• WRITTEN TASK 1: Put this sentence from the Jane Alison biography into Spanish: "She also worked as a freelance editor and illustrator before attending Columbia University to study creative writing."
• WRITTEN TASK 2: Repeat everything in the Jane Alison biography from "Early life and" down to "study creative writing.", with no changes.

• DOCUMENT EXCERPT:
━━━━━━━━━━━━━━━━━━━━━━━━━━━━━━

Jane Alison (born 1961) is an Australian author.

Early life and education

Born in Canberra in 1961,[1] Alison spent two years in Australia as a small child, growing up mainly in the United States as a child of diplomatic parents. She attended public schools in Washington, D.C., and then earned a B.A. in classics from Princeton University[2] in 1983. Before writing fiction, she worked as an administrator for the National Endowment for the Humanities,[3] as a production artist for the Washington City Paper, as an editor for the Miami New Times, and as a proposal and speech writer for Tulane University. She also worked as a freelance editor and illustrator before attending Columbia University to study creative writing.

Literary career

Alison's first novel, The Love-Artist, was published in 2001 by Farrar, Straus & Giroux[4] and has been translated into seven languages. It was followed by The Marriage of the Sea, a New York Times Notable Book[5] of 2003. Her latest novel, Natives and Exotics, appeared in 2005 and was one of that summer's recommended readings by Alan Cheuse[6] of National Public Radio.[7] Her short fiction and critical writing have recently appeared in Seed; Five Points; Postscript: Essays on Film and the Humanities; and The Germanic Review. She has also written several biographies for children and co-edited with Harold Bloom a critical series on women writers. She has taught writing and literature at Columbia University, Barnard College, Bryn Mawr College, and for writers groups in Geneva, Switzerland. She also participated in an on-line MOOC course for University of Virginia.[8] Having lived in Karlsruhe, Germany for the past 10 years, she recently moved to Miami, Florida, in 2007, and began teaching in the MFA Creative Writing program at the University of Miami.

━━━━━━━━━━━━━━━━━━━━━━━━━━━━━━

• MATERIAL SHOWN:

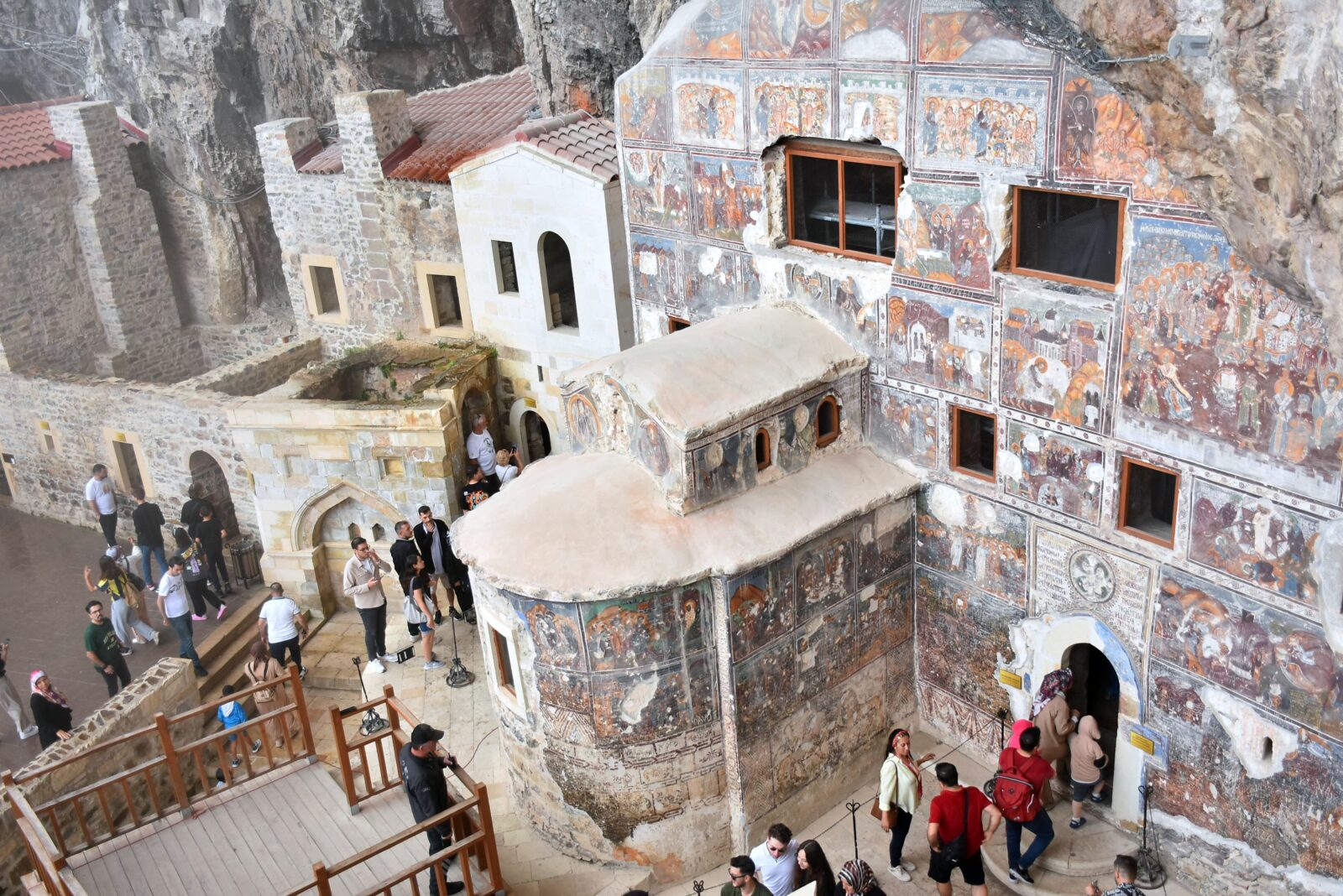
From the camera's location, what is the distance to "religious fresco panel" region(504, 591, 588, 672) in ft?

━━━━━━━━━━━━━━━━━━━━━━━━━━━━━━

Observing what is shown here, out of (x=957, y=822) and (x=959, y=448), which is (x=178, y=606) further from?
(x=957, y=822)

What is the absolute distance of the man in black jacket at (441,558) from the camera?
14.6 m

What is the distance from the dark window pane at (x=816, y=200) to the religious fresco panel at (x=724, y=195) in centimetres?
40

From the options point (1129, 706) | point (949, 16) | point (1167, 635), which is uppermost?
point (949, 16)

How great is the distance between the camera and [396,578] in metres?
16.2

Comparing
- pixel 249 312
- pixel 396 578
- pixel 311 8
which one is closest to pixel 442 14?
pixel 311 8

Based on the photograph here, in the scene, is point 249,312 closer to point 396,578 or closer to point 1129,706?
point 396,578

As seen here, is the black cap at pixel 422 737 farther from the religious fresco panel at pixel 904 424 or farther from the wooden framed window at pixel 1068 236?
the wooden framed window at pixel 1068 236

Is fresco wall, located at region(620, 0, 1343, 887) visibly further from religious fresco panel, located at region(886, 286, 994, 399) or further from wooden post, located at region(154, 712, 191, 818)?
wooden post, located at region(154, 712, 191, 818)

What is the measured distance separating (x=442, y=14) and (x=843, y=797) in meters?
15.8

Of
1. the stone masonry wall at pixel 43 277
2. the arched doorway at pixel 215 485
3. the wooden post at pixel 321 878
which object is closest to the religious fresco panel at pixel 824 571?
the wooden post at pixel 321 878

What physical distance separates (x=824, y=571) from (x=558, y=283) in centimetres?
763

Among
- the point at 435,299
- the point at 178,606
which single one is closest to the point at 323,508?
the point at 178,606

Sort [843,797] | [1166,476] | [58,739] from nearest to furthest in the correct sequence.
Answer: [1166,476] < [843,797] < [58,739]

━━━━━━━━━━━━━━━━━━━━━━━━━━━━━━

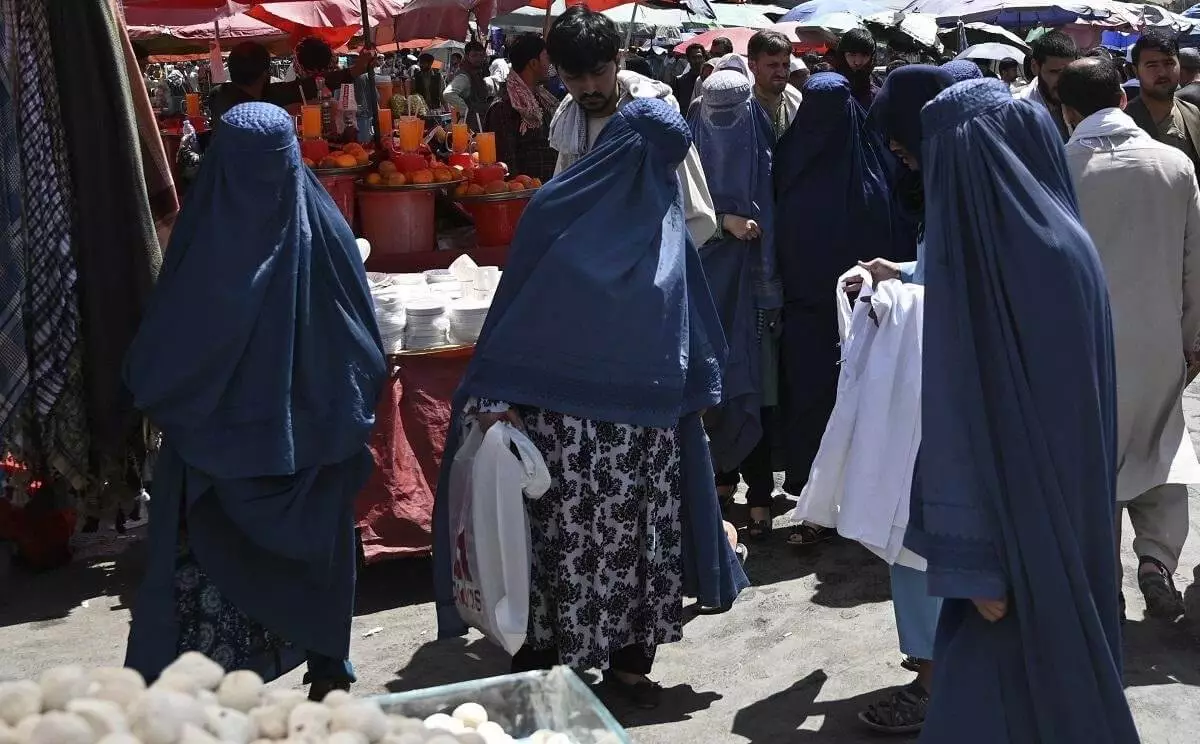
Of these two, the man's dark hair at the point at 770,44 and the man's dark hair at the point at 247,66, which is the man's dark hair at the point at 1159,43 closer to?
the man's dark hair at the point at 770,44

━━━━━━━━━━━━━━━━━━━━━━━━━━━━━━

• EXERCISE RESULT 1: También trabajó como editora e ilustradora independiente antes de ingresar en la Universidad de Columbia para estudiar escritura creativa.

• EXERCISE RESULT 2:
Early life and education

Born in Canberra in 1961,[1] Alison spent two years in Australia as a small child, growing up mainly in the United States as a child of diplomatic parents. She attended public schools in Washington, D.C., and then earned a B.A. in classics from Princeton University[2] in 1983. Before writing fiction, she worked as an administrator for the National Endowment for the Humanities,[3] as a production artist for the Washington City Paper, as an editor for the Miami New Times, and as a proposal and speech writer for Tulane University. She also worked as a freelance editor and illustrator before attending Columbia University to study creative writing.